▶ Short problem: Set down every line of the listing below verbatim, leaving the pictures out.

---

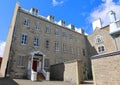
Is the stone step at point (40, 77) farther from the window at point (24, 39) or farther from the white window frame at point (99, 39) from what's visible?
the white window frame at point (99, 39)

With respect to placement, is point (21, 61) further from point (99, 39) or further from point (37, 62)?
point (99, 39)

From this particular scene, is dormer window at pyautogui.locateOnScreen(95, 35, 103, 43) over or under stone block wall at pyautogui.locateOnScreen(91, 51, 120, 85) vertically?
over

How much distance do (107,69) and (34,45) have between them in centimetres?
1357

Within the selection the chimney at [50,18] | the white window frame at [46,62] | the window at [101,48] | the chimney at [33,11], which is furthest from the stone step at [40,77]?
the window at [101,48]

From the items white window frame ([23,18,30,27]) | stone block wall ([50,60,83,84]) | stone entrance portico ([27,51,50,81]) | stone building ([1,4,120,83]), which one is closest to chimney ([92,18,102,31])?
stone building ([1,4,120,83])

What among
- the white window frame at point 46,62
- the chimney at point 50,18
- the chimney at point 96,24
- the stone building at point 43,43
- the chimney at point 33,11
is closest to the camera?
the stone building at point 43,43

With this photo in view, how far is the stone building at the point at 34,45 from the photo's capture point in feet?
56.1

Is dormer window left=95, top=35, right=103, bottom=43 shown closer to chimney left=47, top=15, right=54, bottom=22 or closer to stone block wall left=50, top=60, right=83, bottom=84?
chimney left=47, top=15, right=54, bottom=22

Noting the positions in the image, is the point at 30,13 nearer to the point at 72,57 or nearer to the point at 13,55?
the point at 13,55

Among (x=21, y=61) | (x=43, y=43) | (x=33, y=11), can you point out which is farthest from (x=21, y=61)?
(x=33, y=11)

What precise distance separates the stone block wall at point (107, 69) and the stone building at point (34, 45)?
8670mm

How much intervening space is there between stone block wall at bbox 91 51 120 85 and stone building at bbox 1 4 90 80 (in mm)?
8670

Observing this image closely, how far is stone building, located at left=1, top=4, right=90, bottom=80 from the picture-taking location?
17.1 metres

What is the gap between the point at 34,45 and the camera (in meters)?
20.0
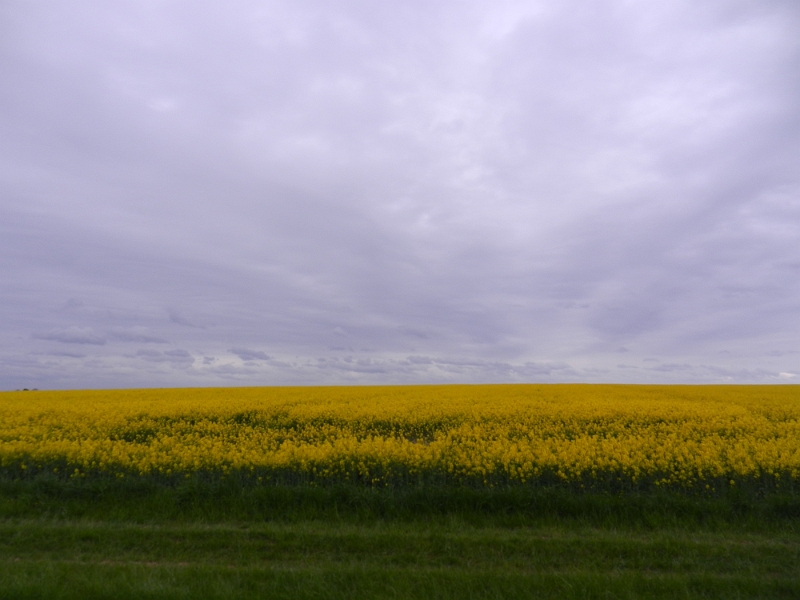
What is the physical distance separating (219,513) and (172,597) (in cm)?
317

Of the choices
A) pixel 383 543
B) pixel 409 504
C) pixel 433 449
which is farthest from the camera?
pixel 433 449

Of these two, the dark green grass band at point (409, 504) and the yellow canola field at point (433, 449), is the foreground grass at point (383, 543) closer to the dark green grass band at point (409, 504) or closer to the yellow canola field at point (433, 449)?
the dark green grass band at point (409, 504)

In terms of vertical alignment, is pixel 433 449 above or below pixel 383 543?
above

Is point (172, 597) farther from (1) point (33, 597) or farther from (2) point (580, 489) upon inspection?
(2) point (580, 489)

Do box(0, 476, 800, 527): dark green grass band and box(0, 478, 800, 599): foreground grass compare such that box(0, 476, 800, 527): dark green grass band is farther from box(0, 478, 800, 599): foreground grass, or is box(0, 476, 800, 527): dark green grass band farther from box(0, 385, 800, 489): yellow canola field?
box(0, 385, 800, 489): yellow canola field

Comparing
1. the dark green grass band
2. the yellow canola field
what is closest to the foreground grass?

---

▶ Written solution:
Is the stone step at point (40, 77) farther from the window at point (24, 39) or farther from the white window frame at point (99, 39) from what's visible?
the white window frame at point (99, 39)

With respect to placement, is point (21, 61) further from point (99, 39) or further from point (37, 62)?
point (99, 39)

From this particular scene, is dormer window at pyautogui.locateOnScreen(95, 35, 103, 43) over or under stone block wall at pyautogui.locateOnScreen(91, 51, 120, 85) vertically?
over

How much distance do (107,69) and (34,45) have between them in centimetres?
1357

Within the selection the chimney at [50,18] | the white window frame at [46,62] | the window at [101,48] | the chimney at [33,11], which is furthest from the stone step at [40,77]?
the window at [101,48]

From the items white window frame ([23,18,30,27]) | stone block wall ([50,60,83,84]) | stone entrance portico ([27,51,50,81]) | stone building ([1,4,120,83]), which one is closest to chimney ([92,18,102,31])?
stone building ([1,4,120,83])

What among
- the white window frame at point 46,62
- the chimney at point 50,18
- the chimney at point 96,24
- the stone building at point 43,43
- the chimney at point 33,11
is closest to the camera?
the stone building at point 43,43

With this photo in view, how far is the stone building at the point at 34,45 from the photo's capture point in feet?
56.1

Is dormer window left=95, top=35, right=103, bottom=43 shown closer to chimney left=47, top=15, right=54, bottom=22 or closer to stone block wall left=50, top=60, right=83, bottom=84?
chimney left=47, top=15, right=54, bottom=22

Noting the positions in the image, is the point at 30,13 nearer to the point at 72,57 or nearer to the point at 13,55?
the point at 13,55

Among (x=21, y=61) | (x=43, y=43) | (x=33, y=11), can you point out which is farthest from (x=21, y=61)?
(x=33, y=11)

What precise distance separates the stone block wall at point (107, 69) and the stone building at point (34, 45)?
8670mm

How much intervening space is there between stone block wall at bbox 91 51 120 85 and stone building at bbox 1 4 90 80 (in mm)?
8670

Observing this image closely, how far is stone building, located at left=1, top=4, right=90, bottom=80 from the picture-taking location?
17.1 metres

What is the gap between the point at 34,45 and the camera (in meters)?
20.0
What is the physical distance separating (219,513) and (172,597) (in cm)?
317

Of the choices
A) pixel 383 543
B) pixel 409 504
C) pixel 433 449
which is farthest from the camera?
pixel 433 449

Of these two, the dark green grass band at point (409, 504) and the yellow canola field at point (433, 449), is the foreground grass at point (383, 543) closer to the dark green grass band at point (409, 504) or closer to the yellow canola field at point (433, 449)?
the dark green grass band at point (409, 504)

In terms of vertical alignment, is pixel 433 449 above or below pixel 383 543?
above

Is point (172, 597) farther from (1) point (33, 597) or farther from (2) point (580, 489) upon inspection?
(2) point (580, 489)

Do box(0, 476, 800, 527): dark green grass band and box(0, 478, 800, 599): foreground grass compare such that box(0, 476, 800, 527): dark green grass band is farther from box(0, 478, 800, 599): foreground grass, or is box(0, 476, 800, 527): dark green grass band farther from box(0, 385, 800, 489): yellow canola field?
box(0, 385, 800, 489): yellow canola field

Comparing
1. the dark green grass band
2. the yellow canola field
what is closest to the foreground grass?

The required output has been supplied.